» **DATA EXCERPTS**
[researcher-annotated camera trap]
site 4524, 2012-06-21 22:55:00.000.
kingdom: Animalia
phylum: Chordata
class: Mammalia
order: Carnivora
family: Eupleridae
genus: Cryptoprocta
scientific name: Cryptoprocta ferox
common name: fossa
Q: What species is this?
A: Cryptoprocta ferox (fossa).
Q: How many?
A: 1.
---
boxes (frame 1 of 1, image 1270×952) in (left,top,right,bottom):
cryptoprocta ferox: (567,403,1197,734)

» **DIRECTIONS FOR THIS TASK**
Copy every line of the records above exactly.

» **SOLUTION**
[researcher-annotated camera trap]
site 4524, 2012-06-21 22:55:00.000.
kingdom: Animalia
phylum: Chordata
class: Mammalia
order: Carnivora
family: Eupleridae
genus: Cryptoprocta
scientific name: Cryptoprocta ferox
common name: fossa
Q: What species is this?
A: Cryptoprocta ferox (fossa).
Q: How many?
A: 1.
---
boxes (frame 1 of 1, image 1270×952) in (left,top,right,bottom):
cryptoprocta ferox: (567,403,1197,734)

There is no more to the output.